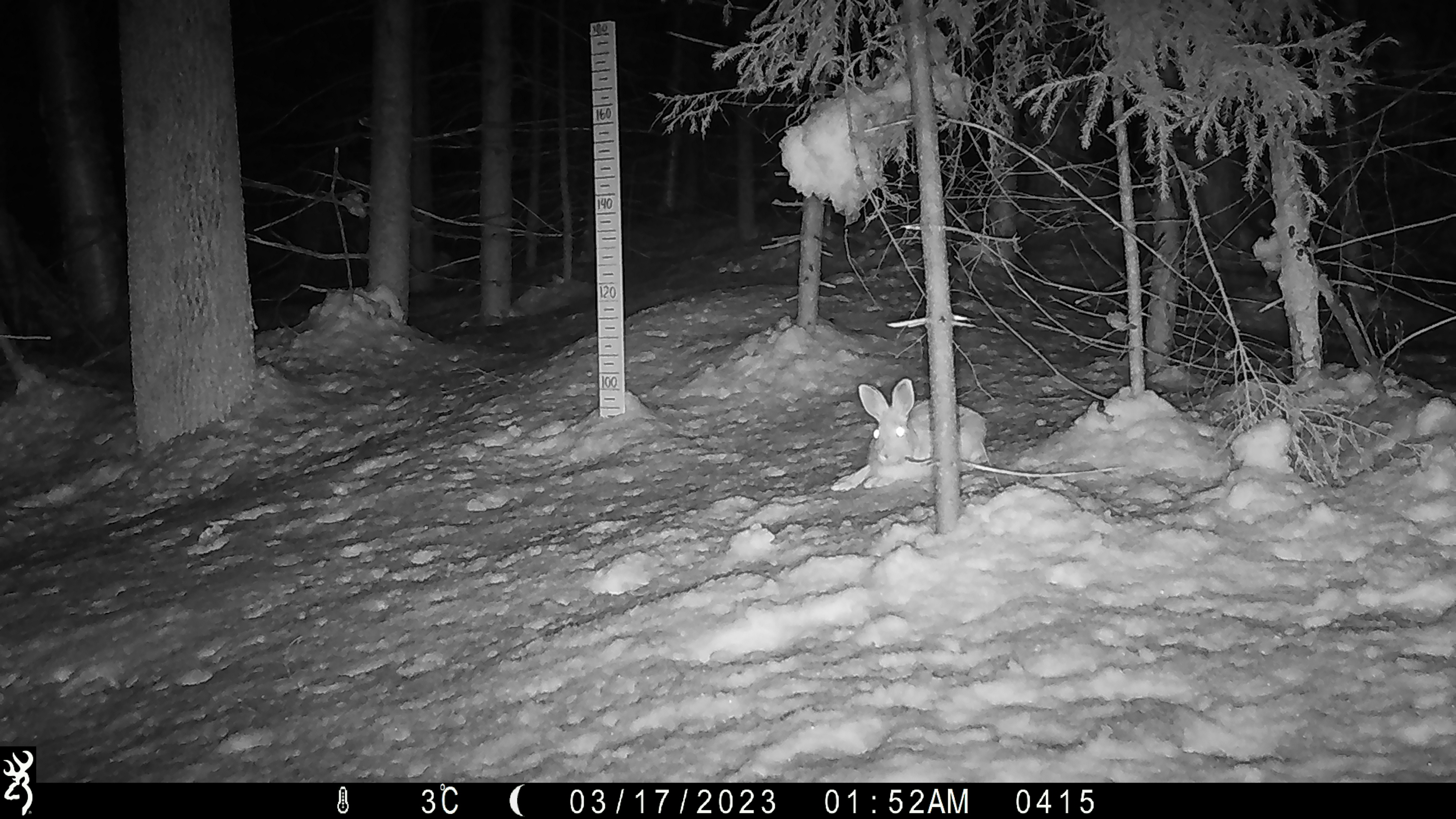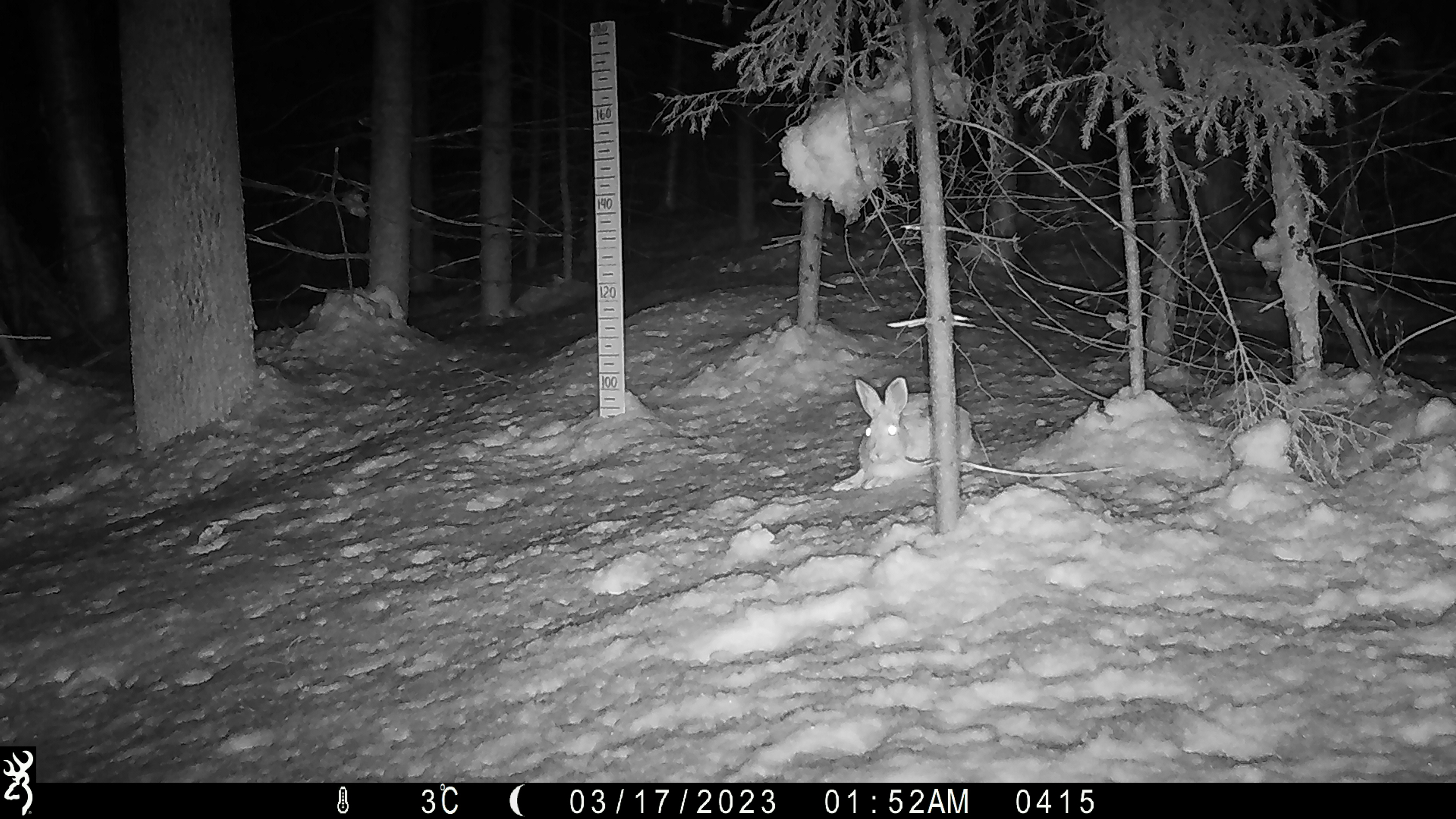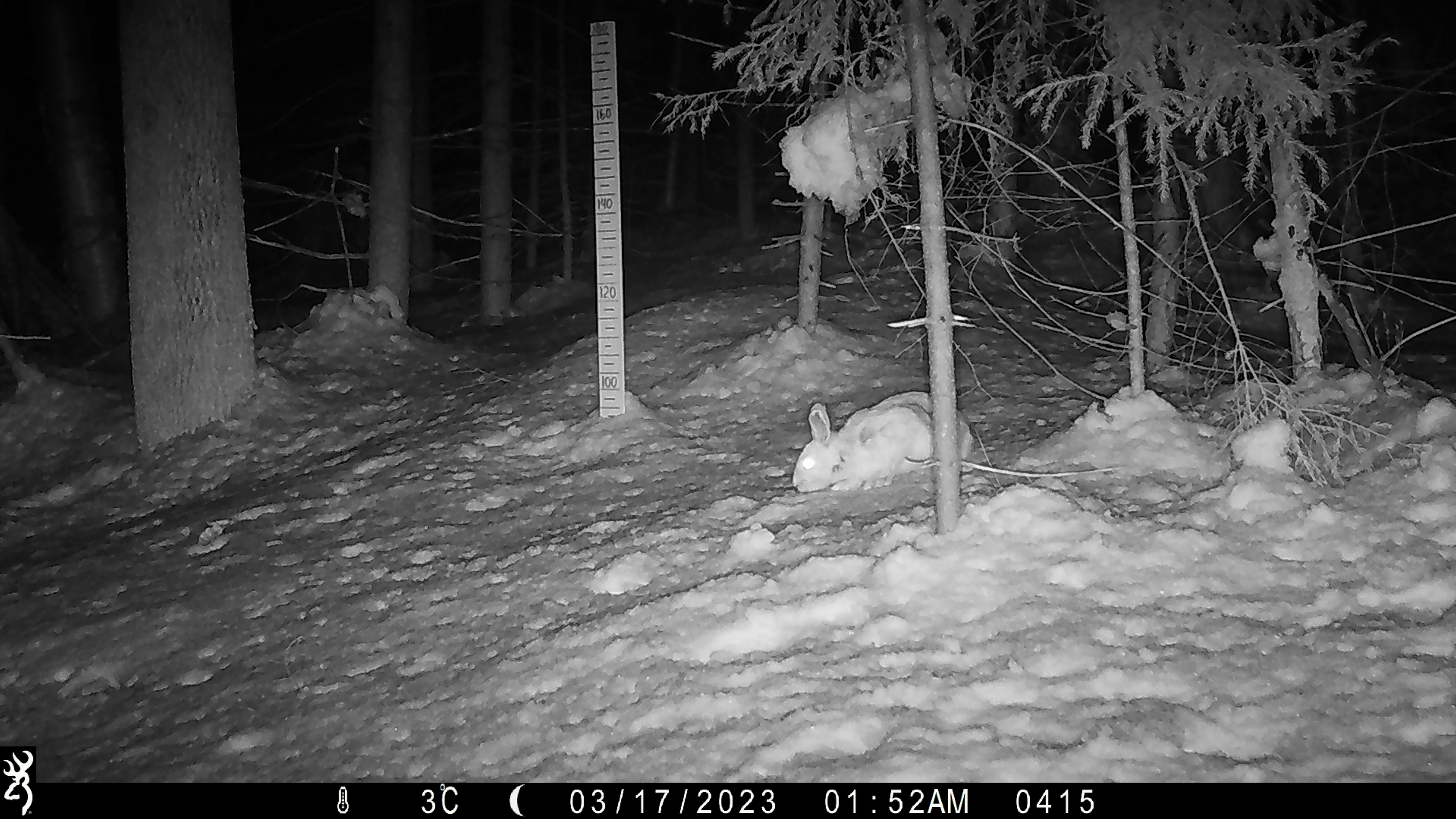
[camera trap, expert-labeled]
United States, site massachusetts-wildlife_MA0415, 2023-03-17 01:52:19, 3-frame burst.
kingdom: Animalia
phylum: Chordata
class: Mammalia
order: Lagomorpha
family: Leporidae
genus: Lepus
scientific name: Lepus americanus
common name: snowshoe hare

● ACTION ITEM
Although the records include pictures, the copy should reproduce every line exactly and none of the pictures.

● RESPONSE BELOW
[camera trap, expert-labeled]
United States, site massachusetts-wildlife_MA0415, 2023-03-17 01:52:19, 3-frame burst.
kingdom: Animalia
phylum: Chordata
class: Mammalia
order: Lagomorpha
family: Leporidae
genus: Lepus
scientific name: Lepus americanus
common name: snowshoe hare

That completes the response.